Sun, May 30, 2004 - Page 7 News List

US abuses alleged at other facilities

COERCION Another four holding facilities in Iraq were alleged to have been the scene of abuse of a number of Iraqi prisoners by US military-intelligence operatives

AP , WASHINGTON

Other charges leveled against military-intelligence troops include stuffing an Iraqi general into a sleeping bag, sitting on his chest and covering his mouth during an interrogation at a prison camp at Qaim, near the border with Syria. The general died during that interrogation, although he also had been questioned by CIA operatives in the days before his death.

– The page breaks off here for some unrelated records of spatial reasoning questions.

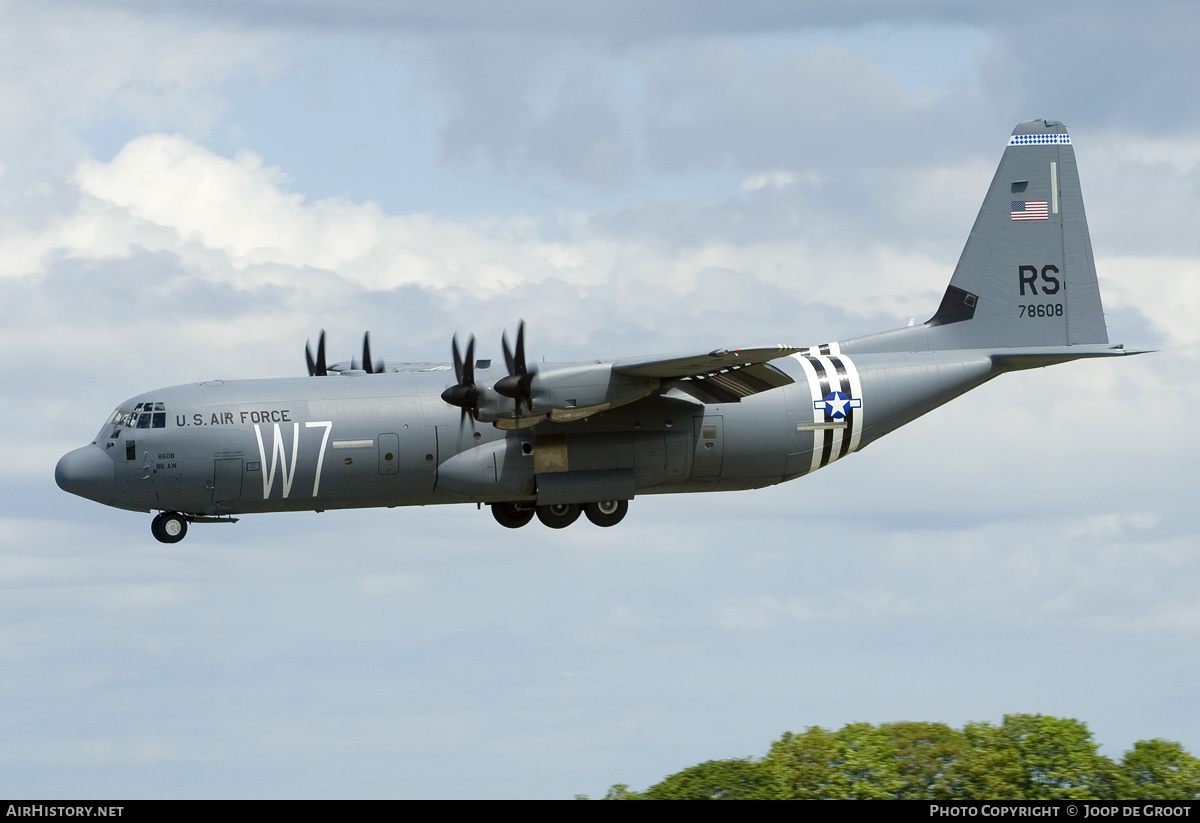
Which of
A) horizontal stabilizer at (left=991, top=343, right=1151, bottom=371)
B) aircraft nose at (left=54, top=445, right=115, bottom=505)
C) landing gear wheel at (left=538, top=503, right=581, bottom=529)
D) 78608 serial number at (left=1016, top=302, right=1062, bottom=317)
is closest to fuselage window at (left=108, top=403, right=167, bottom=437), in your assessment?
aircraft nose at (left=54, top=445, right=115, bottom=505)

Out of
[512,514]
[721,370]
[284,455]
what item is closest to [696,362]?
[721,370]

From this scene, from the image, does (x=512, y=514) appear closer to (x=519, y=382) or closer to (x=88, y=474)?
(x=519, y=382)

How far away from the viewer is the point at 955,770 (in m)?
33.1

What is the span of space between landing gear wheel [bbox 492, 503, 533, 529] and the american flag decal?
1429cm

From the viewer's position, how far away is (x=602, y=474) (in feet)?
110

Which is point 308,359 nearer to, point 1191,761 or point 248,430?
point 248,430

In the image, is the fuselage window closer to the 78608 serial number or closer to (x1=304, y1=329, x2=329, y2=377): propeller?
(x1=304, y1=329, x2=329, y2=377): propeller

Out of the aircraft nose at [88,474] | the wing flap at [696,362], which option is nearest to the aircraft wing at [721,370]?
the wing flap at [696,362]

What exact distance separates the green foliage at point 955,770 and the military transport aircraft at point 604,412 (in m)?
6.19

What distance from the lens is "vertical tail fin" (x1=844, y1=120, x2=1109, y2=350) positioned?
123ft

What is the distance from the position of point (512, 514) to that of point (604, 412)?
13.1 ft

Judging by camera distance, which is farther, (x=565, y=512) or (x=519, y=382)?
(x=565, y=512)

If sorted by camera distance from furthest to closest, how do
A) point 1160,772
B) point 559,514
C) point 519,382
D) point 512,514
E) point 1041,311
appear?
1. point 1041,311
2. point 512,514
3. point 559,514
4. point 1160,772
5. point 519,382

Detainees at an Army prison camp near Samarra, north of Baghdad, were said to have been choked and beaten and to have had their hair pulled. Prisoners are also alleged to have been placed in painful positions for hours at Camp Cropper, a prison at Baghdad International Airport for prominent former Iraqi officials.

Military officials say they are investigating all of those incidents.

One focus of the incident at Qaim is Chief Warrant Officer Lewis Welshover, an interrogator with the 66th Military Intelligence Group.

Welshover was part of a two-person interrogation team that questioned Iraqi Air Force Major General Abed Hamed Mowhoush, 57. Military autopsy records say Mowhoush was asphyxiated by chest compression and smothering.

Army officials say members of a California Army National Guard military-intelligence unit are accused of abusing prisoners at a camp near Samarra, north of Baghdad. The New York Times has reported that those accusations include pulling prisoners' hair, beating them and choking them to force them to give information.

The Red Cross complained to the military in July that Camp Cropper inmates had been kept in painful "stress positions" for up to four hours and had been struck by military-intelligence soldiers.

One of the military-intelligence soldiers interviewed in the Abu Ghraib probe claimed some prisoners were beaten before they arrived at Camp Cropper.

Corporal Robert Bruttomesso of the 325th Military Intelligence Battalion told Army investigators he reported that abuse to his chain of command. The report of his interview does not include details on what action, if any, Bruttomesso's commanders took.